藥瑯扯了扯嘴角,笑了笑,又搖了搖頭,“侯爺救了我,讓我免于受辱,我豈能怪他?若不是侯爺,恐怕我早已死在趙府。”
離開藥王山莊的這段日子以來,藥瑯也算是經歷過生死離別了,經趙大人一事后,更是明白了這世間的骯臟冷暖,人情世故,他知道,白子墨不殺趙大人,自有不殺的理由。
他明白,白子墨也有自己的顧慮,畢竟他要顧及侯府。
好歹,白子墨也為他報了仇,燒了趙府,斷了那趙大人的手指。
許是因為想通了,又或是因為放下了心中的隔閡,藥瑯此刻的心情,便像是撥云見日。
經此一難,讓藥瑯體會到了生存的艱難。
以往,他是終年與病魔抗爭,如今,盡管見到了這世間骯臟不堪的一面,但他身邊,也有溫暖的一面,他這條命,是好不容易才撿回來的,既然活著,他就應該對得起自己這條來之不易的命。

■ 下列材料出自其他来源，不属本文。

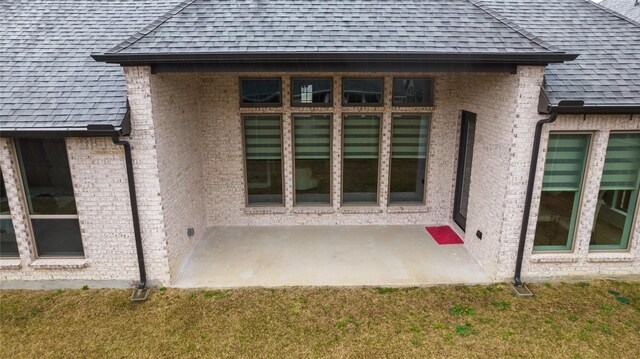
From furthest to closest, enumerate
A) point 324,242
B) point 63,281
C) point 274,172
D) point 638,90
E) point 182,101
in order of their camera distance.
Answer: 1. point 274,172
2. point 324,242
3. point 182,101
4. point 63,281
5. point 638,90

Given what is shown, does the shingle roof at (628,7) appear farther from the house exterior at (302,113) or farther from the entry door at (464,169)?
the entry door at (464,169)

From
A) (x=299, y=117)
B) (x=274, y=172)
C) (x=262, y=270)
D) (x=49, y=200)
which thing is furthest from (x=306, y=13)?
(x=49, y=200)

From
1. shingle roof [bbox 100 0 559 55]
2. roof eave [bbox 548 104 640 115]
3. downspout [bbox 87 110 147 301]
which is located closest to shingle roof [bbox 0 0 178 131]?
downspout [bbox 87 110 147 301]

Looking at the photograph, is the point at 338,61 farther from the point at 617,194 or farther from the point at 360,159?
the point at 617,194

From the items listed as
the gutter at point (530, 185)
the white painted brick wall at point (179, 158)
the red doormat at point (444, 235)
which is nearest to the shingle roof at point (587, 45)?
the gutter at point (530, 185)

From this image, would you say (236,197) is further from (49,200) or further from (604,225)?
(604,225)

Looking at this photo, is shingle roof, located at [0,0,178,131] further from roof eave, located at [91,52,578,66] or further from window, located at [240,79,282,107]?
window, located at [240,79,282,107]

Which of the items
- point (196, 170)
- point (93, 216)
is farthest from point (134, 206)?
point (196, 170)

能夠再次在藥瑯臉上看到曾經那般至純至善的笑容,便是最令裴卿卿欣慰的事情。
因為現在,她便從藥瑯臉上看到了昔日純善的笑容,藥瑯依舊是那個干凈純善的少年。
“藥瑯,你要好好的,我與侯爺才能安心。”否則,藥瑯若是出了什么事,她與白子墨,怕是會內疚一輩子。
雖然白子墨嘴上從來不說,但她知道,白子墨心里對藥瑯也是帶著內疚的。
白子墨的命,是藥瑯救的。
只有藥瑯好好的,她和白子墨才能安心。